El presidente de México ha mostrado gran optimismo las últimas semanas sobre los potenciales impactos de la pandemia en México tanto en la salud pública como en la economía del país. El optimismo es aplaudible y necesario en estos momentos. Nadie quiere un presidente derrotado, a nadie le sirve. Muchos otros mexicanos se han expresado de forma similar. Constantemente estamos bombardeados por mensajes sobre la importancia de pensar en forma positiva y ser optimistas para que las cosas salgan bien. Estas ideas sobre la importancia del optimismo son constantemente repetidas y promovidas en la literatura de autoayuda, incluso citando ideas que parecen científicas como la “ley de atracción”. La importancia del pensamiento positivo incluso tiene fundamentos religiosos, por ejemplo, la idea de que Dios proveerá lo necesario para vivir y no habría que preocuparse de las necesidades de mañana.

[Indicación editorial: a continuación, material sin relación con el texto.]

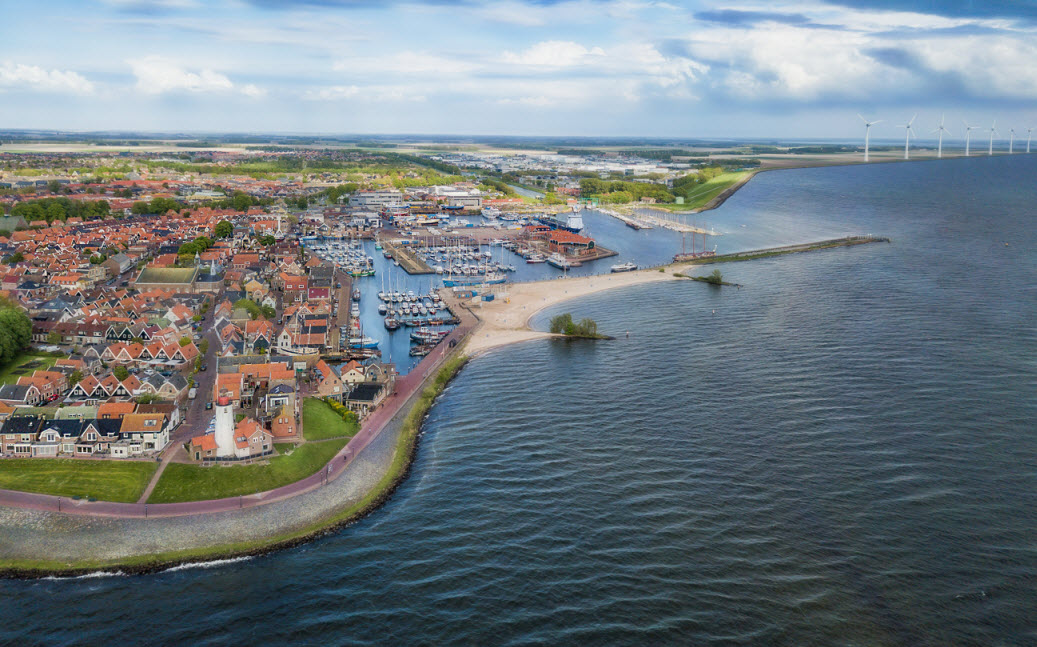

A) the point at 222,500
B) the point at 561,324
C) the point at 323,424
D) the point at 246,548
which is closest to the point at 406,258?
the point at 561,324

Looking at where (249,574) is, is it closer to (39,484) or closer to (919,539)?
(39,484)

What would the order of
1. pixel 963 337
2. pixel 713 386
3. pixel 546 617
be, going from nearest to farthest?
1. pixel 546 617
2. pixel 713 386
3. pixel 963 337

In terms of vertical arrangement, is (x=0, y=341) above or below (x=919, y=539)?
above

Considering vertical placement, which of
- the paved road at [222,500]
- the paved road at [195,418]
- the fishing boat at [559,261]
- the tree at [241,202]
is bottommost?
the paved road at [222,500]

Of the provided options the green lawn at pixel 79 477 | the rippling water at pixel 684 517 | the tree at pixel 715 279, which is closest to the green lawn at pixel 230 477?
the green lawn at pixel 79 477

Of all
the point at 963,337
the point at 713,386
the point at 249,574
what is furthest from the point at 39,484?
the point at 963,337

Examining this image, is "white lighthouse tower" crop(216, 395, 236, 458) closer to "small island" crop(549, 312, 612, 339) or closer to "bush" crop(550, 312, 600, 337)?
"small island" crop(549, 312, 612, 339)

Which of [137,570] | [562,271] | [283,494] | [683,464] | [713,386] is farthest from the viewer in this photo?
[562,271]

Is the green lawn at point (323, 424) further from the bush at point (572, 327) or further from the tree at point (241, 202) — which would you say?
the tree at point (241, 202)
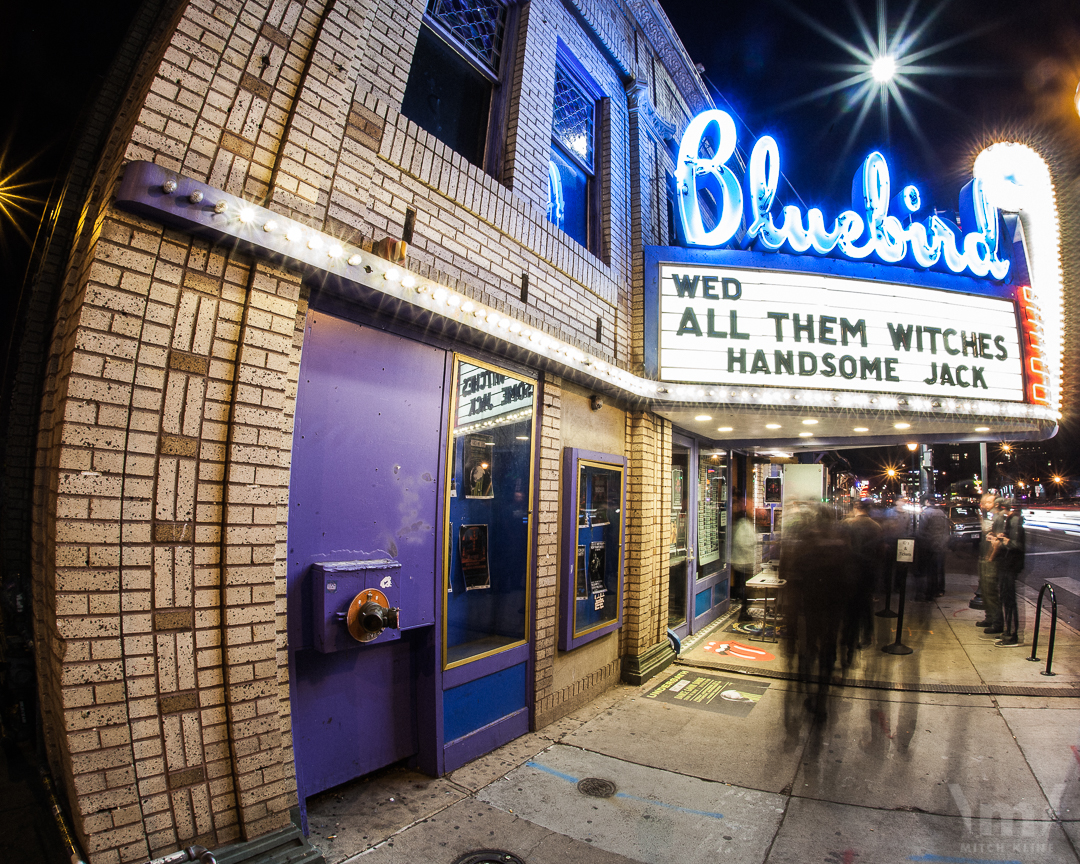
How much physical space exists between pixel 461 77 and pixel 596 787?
6.10 metres

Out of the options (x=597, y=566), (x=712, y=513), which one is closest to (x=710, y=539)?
(x=712, y=513)

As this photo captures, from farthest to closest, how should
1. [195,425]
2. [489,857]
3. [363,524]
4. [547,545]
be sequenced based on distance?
[547,545] → [363,524] → [489,857] → [195,425]

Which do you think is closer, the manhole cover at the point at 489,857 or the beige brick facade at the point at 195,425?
the beige brick facade at the point at 195,425

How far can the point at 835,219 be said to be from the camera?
23.0 feet

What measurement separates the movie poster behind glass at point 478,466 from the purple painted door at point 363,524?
0.45 metres

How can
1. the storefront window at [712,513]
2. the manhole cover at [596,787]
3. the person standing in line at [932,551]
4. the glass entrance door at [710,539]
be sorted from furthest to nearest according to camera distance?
the person standing in line at [932,551]
the storefront window at [712,513]
the glass entrance door at [710,539]
the manhole cover at [596,787]

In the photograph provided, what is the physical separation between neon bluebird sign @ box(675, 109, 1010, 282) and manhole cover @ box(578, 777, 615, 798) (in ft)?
18.8

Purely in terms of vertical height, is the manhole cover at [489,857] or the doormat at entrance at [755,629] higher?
the manhole cover at [489,857]

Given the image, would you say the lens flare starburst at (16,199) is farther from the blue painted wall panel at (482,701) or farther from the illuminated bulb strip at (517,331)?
the blue painted wall panel at (482,701)

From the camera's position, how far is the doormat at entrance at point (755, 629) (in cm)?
820

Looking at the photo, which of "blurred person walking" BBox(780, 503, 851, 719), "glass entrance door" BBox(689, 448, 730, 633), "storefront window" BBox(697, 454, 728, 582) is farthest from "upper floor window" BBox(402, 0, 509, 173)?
"storefront window" BBox(697, 454, 728, 582)

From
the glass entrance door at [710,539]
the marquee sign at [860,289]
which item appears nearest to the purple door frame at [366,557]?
the marquee sign at [860,289]

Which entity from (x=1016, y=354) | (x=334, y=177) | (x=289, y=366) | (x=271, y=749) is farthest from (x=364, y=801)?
(x=1016, y=354)

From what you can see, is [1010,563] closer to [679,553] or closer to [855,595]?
[679,553]
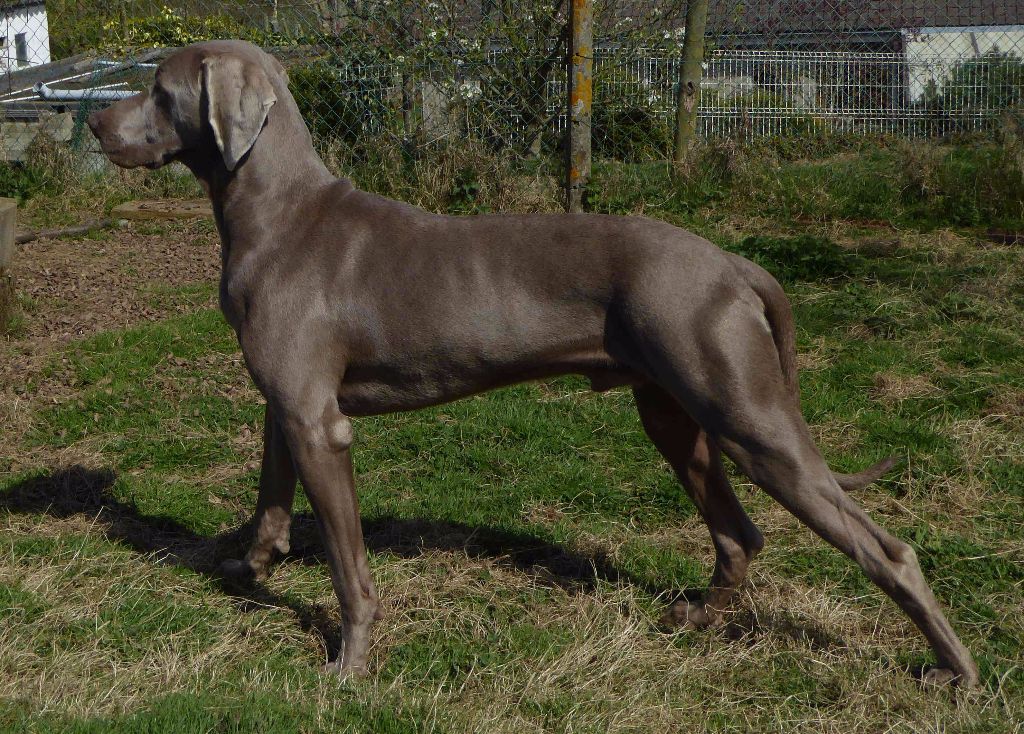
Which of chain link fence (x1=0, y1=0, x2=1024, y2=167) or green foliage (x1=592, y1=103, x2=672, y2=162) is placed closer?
chain link fence (x1=0, y1=0, x2=1024, y2=167)

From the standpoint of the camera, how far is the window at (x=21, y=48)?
40.0 ft

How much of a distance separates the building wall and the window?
32.6 feet

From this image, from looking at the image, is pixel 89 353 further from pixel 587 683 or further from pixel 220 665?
pixel 587 683

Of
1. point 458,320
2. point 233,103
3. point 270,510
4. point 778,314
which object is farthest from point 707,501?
point 233,103

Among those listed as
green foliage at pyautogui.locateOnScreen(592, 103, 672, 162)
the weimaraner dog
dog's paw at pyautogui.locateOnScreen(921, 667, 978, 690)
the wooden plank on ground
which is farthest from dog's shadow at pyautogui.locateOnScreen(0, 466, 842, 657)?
green foliage at pyautogui.locateOnScreen(592, 103, 672, 162)

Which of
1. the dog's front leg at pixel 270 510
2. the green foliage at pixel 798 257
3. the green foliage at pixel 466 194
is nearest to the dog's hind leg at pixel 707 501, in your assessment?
the dog's front leg at pixel 270 510

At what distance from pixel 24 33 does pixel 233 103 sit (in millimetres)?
10369

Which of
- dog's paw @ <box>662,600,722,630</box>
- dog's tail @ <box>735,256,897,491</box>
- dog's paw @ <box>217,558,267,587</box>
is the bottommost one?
dog's paw @ <box>662,600,722,630</box>

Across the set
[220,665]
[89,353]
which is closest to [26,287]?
[89,353]

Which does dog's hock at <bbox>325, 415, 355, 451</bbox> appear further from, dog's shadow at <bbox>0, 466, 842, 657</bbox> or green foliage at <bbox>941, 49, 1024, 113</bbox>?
green foliage at <bbox>941, 49, 1024, 113</bbox>

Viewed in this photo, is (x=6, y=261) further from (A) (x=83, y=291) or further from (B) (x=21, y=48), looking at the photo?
(B) (x=21, y=48)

Sin embargo, estudios de psicología como los de Gabriela Oettingen sugieren que el pensamiento positivo debería repensarse. Incluso, el optimismo debería evitarse lo más posible si no van acompañados de una buena dosis de pesimismo. Para entender mejor los efectos negativos del optimismo, debemos empezar por diferenciar entre dos tipos de pensamiento optimista: el que se basa en experiencias previas y otro que se basa simplemente en la fantasía y en el deseo. Este último tipo de optimismo es el que hace que las personas esperen resultados positivos sin ningún fundamento en la evidencia empírica. Cuando las personas alimentan ese tipo de fantasías es incluso menos probable que consiga el resultado positivo esperado, debido a que la fantasía por sí mismas pueden satisfacer el deseo de alcanzar un objetivo porque el cerebro distingue poco entre lo que realmente ocurre y la fantasía creada en esa realidad alterna. En ocasiones, con la complacencia que da la misma fantasía, el cerebro satisface en cierta medida el “hambre” de conseguirla. Por esta razón, quienes obtienen satisfacción de vivir en la fantasía prefieren rodearse de personas que la alimenten y se separan de quienes presentan alternativas que no la avivan. Por otra parte, cuando la fantasía no tiene fundamento empírico, no es posible identificar los obstáculos que estarían en el camino para conseguirla y las personas pueden fracasar con mayor facilidad. Por esta razón, un cierto grado de pesimismo es deseable cuando se planea a futuro. En este caso, el pesimismo es un elemento que permite tomar mejores decisiones porque permite prepararse para enfrentar escenarios adversos.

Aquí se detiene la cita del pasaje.